A muli-master Aurora cluster has the same cluster structure as a single-master cluster, the same shared storage, and also multiple Aurora provisioned instances exist in the cluster.
The differences start with the fact that there is no cluster endpoint to use, an application being responsible for connecting to instances within the cluster. There is no load balancing across instances in a multi-master cluster. The application connects to one or all of the instances in the cluster and intiates operations directly. There is no concept of a load-balanced endpoint for the cluster; an application can initiate connections to one or both of the instances inside a multi-master cluster.
The way this works is that when one of the read-write modes inside a multi-master cluster receives a write request from the applications, it immediately proposes that data be committed to all of the storage nodes in that cluster, proposing that the data it receives to write is committed to storage. At this point each node that makes up a cluster either affirms or rejects that proposed change. It rejects it if it conflicts with something already in flight, something like another change from another application writing to another read-write instance inside the cluster. The write instances is looking for a quorum of nodes to agree, a quorum of nodes that allow it to write data. At that point it can commit the change to the shared storage. If the quorum rejects it then it cancels the change with that application; it generates an error.

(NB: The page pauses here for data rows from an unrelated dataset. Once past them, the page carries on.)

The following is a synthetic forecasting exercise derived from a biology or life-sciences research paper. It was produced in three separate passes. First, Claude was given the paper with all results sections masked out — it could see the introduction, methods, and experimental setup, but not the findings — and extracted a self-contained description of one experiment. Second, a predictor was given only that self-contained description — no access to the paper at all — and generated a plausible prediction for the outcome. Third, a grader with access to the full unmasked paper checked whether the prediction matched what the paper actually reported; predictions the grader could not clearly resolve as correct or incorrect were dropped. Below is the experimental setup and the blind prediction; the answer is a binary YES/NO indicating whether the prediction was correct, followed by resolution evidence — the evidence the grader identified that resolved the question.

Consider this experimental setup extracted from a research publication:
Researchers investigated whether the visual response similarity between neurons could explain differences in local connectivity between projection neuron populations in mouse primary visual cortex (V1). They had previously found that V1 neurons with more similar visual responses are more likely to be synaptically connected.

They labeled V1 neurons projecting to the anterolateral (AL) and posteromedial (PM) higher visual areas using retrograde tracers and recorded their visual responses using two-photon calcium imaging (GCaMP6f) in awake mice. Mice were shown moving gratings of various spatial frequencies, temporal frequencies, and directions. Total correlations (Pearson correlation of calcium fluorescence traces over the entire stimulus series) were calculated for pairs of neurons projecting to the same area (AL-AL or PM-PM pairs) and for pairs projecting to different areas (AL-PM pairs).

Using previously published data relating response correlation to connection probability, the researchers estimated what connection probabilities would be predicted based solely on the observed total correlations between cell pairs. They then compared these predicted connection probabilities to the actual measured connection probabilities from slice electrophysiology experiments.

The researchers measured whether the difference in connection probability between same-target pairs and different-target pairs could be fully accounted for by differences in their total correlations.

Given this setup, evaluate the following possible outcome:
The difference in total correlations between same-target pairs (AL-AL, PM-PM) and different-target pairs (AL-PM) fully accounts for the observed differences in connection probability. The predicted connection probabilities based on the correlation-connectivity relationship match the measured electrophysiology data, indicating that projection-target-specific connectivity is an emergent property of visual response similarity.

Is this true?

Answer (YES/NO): NO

Assuming it can get a quorum to agree to a write, the write is committed to storage and it’s replicated across every storage node in the cluster, just as it is with a single-master cluster. But with a multi-master cluster, that change is then replicated to other nodes in the cluster. This means those other writers can add the updated data to their in memory caches. This means that any other reads from any other instances in the cluster will be consistent with the data that’s stored on shared storage. Because instances cache data, we need to make sure in addition to committing it to disk, it’s also updated inside any in-memory caches of any other instances within the multi-master cluster. That’s what this replication does.